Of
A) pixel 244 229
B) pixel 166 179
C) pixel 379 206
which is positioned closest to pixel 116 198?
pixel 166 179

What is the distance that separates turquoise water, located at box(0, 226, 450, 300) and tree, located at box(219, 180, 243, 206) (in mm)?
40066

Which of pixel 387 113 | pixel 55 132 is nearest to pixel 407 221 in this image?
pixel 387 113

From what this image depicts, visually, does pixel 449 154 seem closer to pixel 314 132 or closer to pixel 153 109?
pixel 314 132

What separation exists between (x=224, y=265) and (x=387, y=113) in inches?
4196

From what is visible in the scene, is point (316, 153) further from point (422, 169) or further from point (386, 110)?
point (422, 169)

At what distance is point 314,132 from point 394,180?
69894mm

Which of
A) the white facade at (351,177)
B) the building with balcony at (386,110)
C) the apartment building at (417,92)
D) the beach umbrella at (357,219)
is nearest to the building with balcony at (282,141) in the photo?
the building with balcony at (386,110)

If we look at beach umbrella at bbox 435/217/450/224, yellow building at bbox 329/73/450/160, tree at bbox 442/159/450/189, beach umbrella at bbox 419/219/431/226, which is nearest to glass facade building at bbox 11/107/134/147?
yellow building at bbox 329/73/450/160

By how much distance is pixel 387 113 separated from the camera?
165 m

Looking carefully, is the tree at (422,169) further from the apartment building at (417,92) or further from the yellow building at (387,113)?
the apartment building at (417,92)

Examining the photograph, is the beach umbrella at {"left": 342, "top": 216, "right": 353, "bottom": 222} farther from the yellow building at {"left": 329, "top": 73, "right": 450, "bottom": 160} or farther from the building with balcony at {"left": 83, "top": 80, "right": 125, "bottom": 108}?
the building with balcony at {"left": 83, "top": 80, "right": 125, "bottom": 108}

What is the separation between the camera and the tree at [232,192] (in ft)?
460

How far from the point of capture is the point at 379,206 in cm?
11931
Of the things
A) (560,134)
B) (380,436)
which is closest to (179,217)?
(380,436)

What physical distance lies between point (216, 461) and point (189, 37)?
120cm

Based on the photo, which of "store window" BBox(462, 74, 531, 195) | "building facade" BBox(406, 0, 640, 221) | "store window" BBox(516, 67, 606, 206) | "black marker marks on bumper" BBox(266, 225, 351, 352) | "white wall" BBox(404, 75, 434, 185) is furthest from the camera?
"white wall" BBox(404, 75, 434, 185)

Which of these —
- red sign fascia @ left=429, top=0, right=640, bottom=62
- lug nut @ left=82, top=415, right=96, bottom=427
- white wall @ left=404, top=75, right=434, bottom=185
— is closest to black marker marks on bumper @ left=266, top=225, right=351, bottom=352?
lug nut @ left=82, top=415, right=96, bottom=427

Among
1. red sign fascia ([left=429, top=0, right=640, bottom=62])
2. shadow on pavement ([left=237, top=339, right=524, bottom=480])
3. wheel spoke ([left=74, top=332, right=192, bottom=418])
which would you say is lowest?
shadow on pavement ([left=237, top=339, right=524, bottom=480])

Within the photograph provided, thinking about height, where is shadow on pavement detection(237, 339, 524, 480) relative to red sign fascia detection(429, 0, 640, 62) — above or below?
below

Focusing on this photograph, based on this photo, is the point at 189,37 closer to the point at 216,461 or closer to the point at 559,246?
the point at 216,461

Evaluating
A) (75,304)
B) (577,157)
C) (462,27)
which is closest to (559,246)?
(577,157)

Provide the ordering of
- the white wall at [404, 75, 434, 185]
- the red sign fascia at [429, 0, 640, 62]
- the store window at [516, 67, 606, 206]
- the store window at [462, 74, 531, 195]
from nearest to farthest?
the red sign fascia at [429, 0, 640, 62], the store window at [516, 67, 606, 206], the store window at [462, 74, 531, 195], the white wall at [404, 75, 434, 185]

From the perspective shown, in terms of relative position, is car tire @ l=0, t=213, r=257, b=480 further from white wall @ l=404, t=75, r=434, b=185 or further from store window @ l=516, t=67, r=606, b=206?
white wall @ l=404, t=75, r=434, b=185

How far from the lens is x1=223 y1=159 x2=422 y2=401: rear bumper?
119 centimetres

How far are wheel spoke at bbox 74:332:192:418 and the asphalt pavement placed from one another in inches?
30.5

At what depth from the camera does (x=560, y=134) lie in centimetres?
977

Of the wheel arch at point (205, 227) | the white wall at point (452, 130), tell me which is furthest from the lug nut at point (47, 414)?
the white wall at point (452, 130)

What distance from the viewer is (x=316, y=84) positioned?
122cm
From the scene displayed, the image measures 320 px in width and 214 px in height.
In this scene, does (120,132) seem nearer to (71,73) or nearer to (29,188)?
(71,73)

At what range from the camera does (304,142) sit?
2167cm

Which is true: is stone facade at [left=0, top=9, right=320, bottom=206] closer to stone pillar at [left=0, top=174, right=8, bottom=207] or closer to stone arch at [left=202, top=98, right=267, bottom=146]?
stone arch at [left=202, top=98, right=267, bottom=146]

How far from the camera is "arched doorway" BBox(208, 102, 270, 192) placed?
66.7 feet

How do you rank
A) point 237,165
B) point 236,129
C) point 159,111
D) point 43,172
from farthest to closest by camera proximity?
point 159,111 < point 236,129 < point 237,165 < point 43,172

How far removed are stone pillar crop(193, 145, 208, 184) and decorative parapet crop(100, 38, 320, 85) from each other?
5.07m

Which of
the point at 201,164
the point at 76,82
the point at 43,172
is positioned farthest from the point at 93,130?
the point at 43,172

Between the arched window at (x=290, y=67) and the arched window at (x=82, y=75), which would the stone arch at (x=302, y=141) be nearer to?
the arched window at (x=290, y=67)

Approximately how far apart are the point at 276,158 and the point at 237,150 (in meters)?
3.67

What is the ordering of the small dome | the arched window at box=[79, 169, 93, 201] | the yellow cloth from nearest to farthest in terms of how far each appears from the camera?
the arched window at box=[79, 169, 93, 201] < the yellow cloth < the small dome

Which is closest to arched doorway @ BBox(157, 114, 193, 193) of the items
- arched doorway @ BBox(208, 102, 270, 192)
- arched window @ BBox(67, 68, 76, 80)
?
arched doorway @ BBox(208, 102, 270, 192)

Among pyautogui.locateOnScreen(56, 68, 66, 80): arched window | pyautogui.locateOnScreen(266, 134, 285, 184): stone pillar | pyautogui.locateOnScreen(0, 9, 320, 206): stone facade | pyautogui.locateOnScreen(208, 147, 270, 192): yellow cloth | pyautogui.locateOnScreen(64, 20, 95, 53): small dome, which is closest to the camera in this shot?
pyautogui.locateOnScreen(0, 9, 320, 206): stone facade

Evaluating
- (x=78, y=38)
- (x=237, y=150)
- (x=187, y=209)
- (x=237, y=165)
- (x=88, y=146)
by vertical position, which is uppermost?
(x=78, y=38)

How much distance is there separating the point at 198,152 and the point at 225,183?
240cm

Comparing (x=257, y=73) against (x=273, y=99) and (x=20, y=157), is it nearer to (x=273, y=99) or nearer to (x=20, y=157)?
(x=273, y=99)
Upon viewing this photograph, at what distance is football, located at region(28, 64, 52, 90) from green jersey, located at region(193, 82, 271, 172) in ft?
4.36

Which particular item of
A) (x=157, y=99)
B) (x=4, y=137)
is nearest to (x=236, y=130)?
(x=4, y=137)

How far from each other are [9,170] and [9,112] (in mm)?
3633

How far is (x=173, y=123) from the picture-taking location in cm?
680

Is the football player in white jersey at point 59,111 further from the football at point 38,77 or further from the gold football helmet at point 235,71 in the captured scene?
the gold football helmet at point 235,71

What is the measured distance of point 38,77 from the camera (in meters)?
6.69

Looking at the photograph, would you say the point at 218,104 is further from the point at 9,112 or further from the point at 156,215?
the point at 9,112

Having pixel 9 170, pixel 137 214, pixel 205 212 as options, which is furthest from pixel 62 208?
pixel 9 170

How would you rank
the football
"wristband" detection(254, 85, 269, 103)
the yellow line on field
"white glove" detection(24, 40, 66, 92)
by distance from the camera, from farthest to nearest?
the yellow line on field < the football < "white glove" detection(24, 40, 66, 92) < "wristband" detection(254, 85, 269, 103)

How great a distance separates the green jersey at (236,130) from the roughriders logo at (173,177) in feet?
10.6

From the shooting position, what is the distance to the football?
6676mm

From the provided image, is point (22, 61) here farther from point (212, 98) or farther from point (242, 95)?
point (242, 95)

○ ○ ○ ○ ○

Mettez à jour tout ce qui va de la ligne contenant « Provide the ordering of » jusqu'à celle contenant « from nearest to farthest? » en remplaçant « store window » par « shop window ». Redonnez ces lignes sans rien y changer d'autre.

◆ Réponse ◆
Provide the ordering of
- the white wall at [404, 75, 434, 185]
- the red sign fascia at [429, 0, 640, 62]
- the shop window at [516, 67, 606, 206]
- the shop window at [462, 74, 531, 195]
from nearest to farthest?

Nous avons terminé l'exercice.